I doubt you or most other people will acheive 10 times what your or their antecedents did during your lifetime. Acheivement is qualitative as well as quantitative. Like the rest of us you will undoubtedly rush around *doing* a lot ("making haste to get nowhere"), but I remain unconvinced that this is of any great value.
In the good old days (the 1960's) we thought technological progress would be the engine for improving the world (reduced working week, more equitable distribution of resouces, ending of poverty etc.) instead it has driven, and is accelerating the precise opposites. People in the West are working longer hours, the new Far East sweatshops operating like their Victorian inspiration and the poor getting poorer.

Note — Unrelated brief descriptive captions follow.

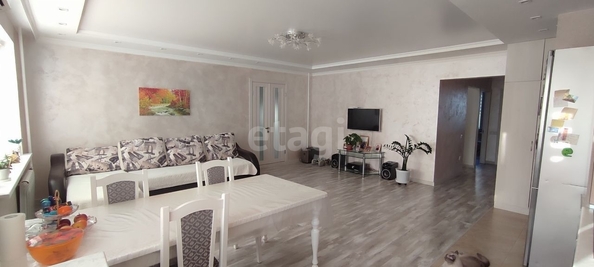 
   Продам 4-комнатную, 110 м², Л.Толстого ул, 45

. Фото 2.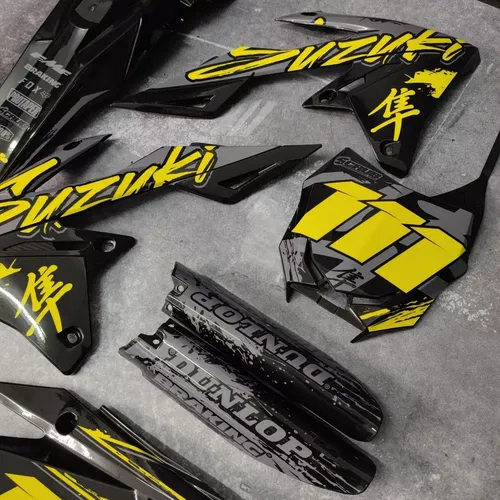 Plastics + Graphics RM Restyle Suzuki RM125 RM250 2001-2003  fitted decals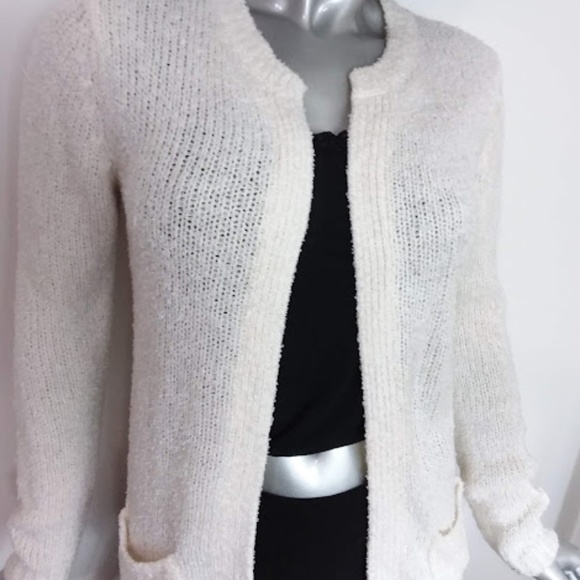SALE!!!  Small Ivory Cardigan Sweater Knit Long Sleeve Small Pockets Vintage 90s - Picture 1 of 6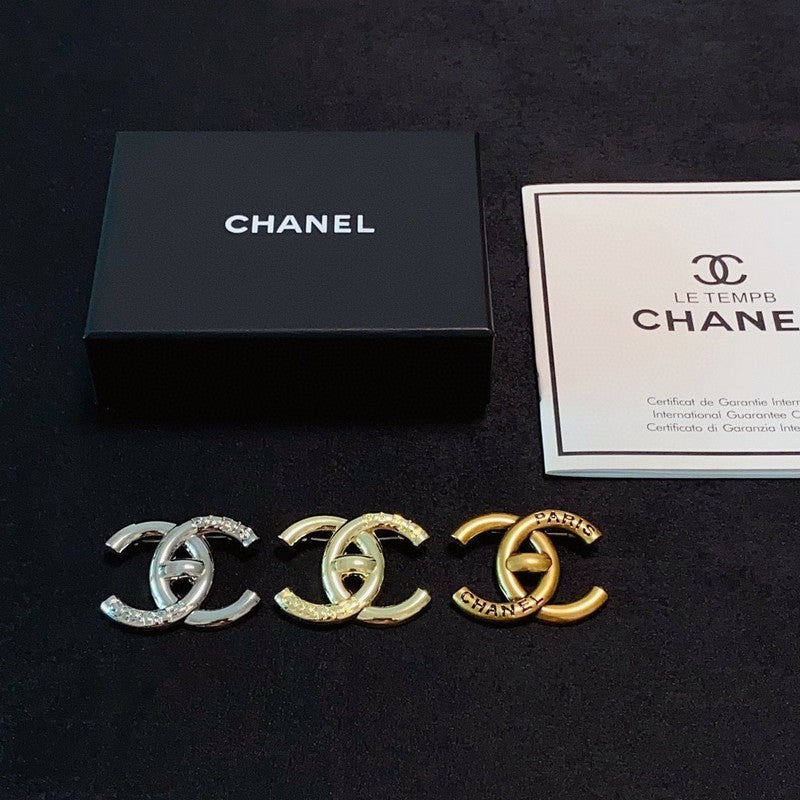 18K Chanel Paris Gold Brooch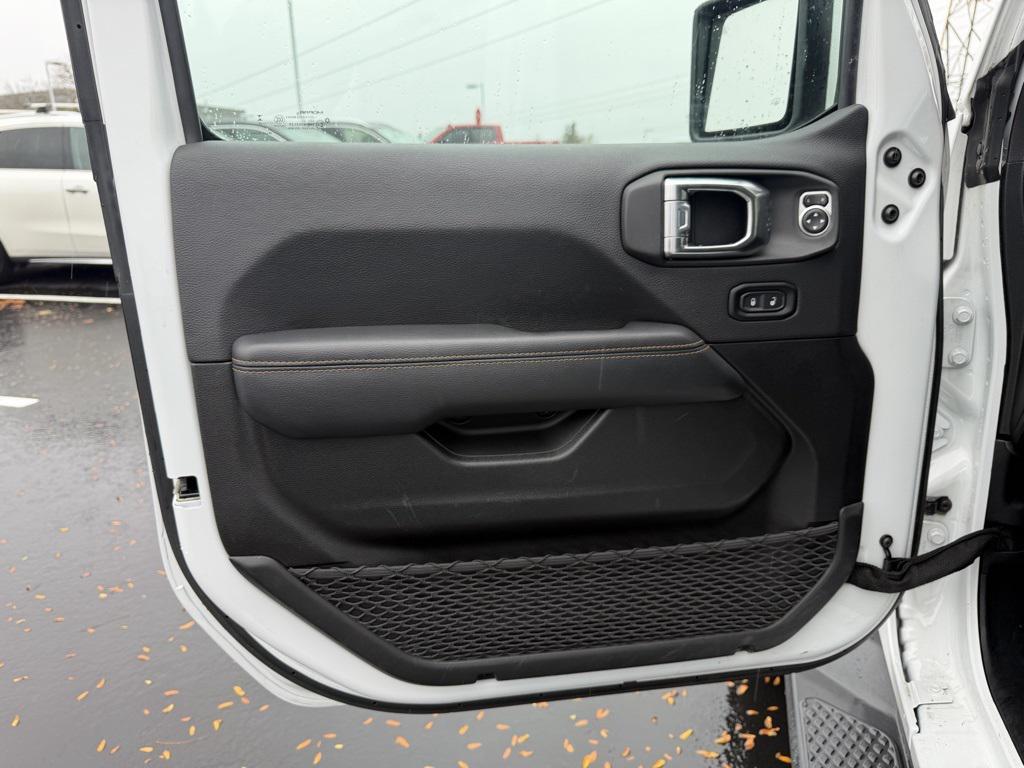 used 2023 Jeep Gladiator car, priced at $33,490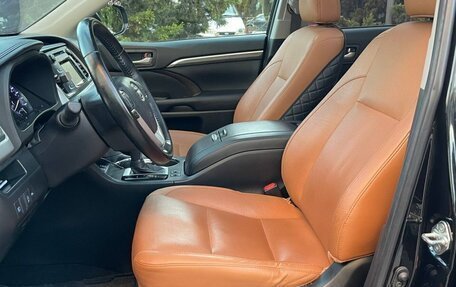 Toyota Highlander III, 2020 год, 3 810 000 рублей, 18 фотография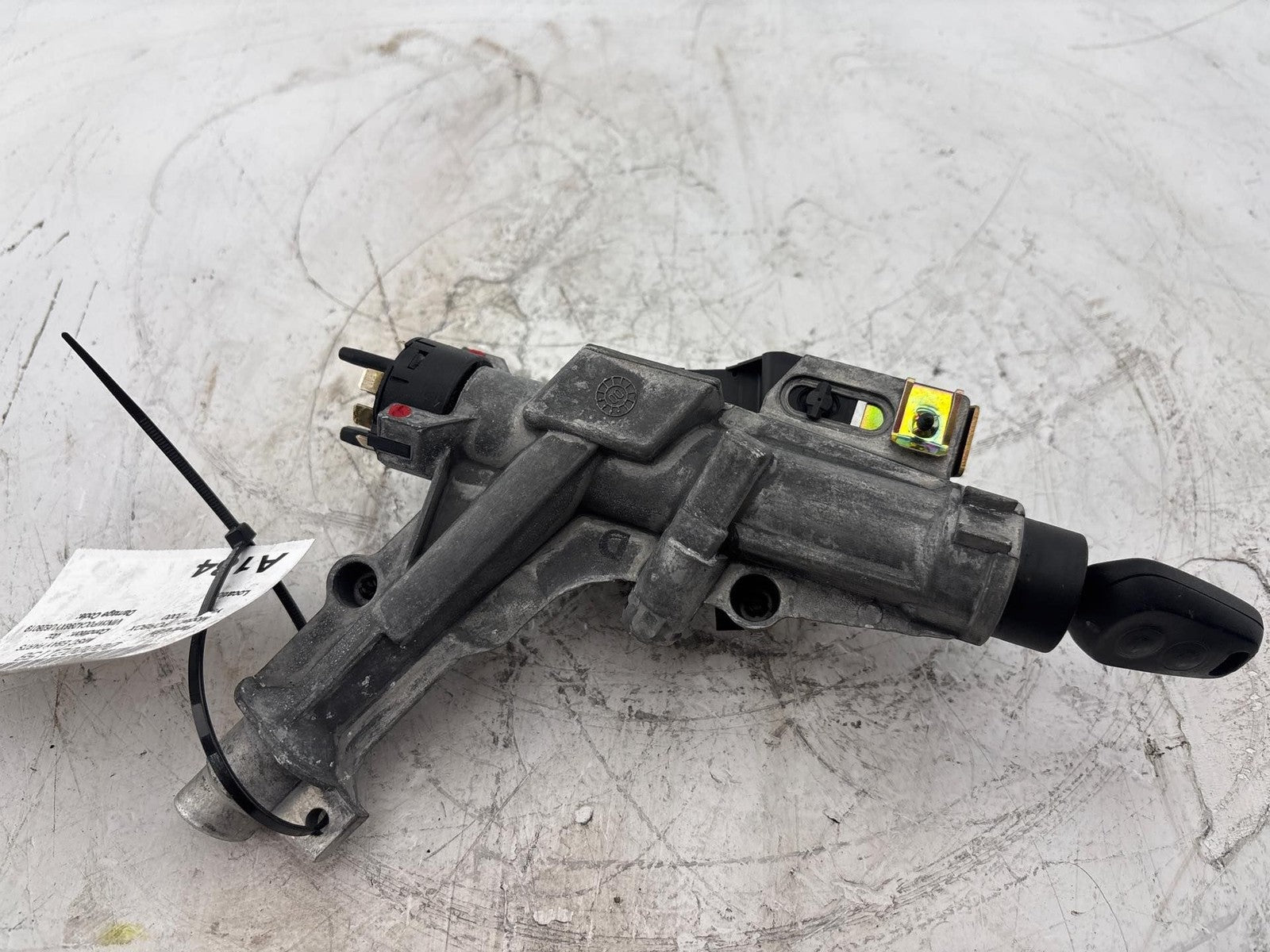 1997 - 2004 Porsche Boxster 986 Ignition Steering Lock Assembly W/ Key OEM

In a later blog you bemoan the constant reorganisations. Thin on't
6. Kyle Manjaro
Hmmm. I'm with the rest of the comments so far. The promise of technology in general, and IT in particular, was that we could combine doing more for less with more time for living - what I call the deferred "Life at the center of Life" revolution, and not "Work" - never mind the fearsome specter you describe of blurring everything together.
What's missing is what technology can't, thankfully, yet give us: Informed decisions and intelligent and caring thought-AND-action about the priorities and values that shape the use, range and deployment of technologies, especially IT and communications. And that shape ought to support not suppress our lives.
I'm actively "metaprogramming" my own habits: I refuse to regard a ringing mobile as the de facto senior member of any conversation I'm in; and I'm slowly getting it across to friends and colleagues that SMS's really will still be there at the end of our conversation, and that e-mail doesn't necessarily translate into an instant, fast-as-possible response (job priorities and emergencies aside). I am actively trying to encourage the idea that the "new chic", if you can call it that (nothing like piggy-backing a good old notion on a perceived new trend), is consideration, attention, and exclusion (of distractions), while still getting the job done. We seem to be in a mad,mad rush to squish the complexity (note, not complicatedness) of the "quality" that's one of Life's enduring signatures into linear "how much, how long, how soon, how now" coffins. Enough on only toys for the boys and no whirls with the girls - let's use IT, Comms, and Tech with intelligence and care to support Life at the center of Life.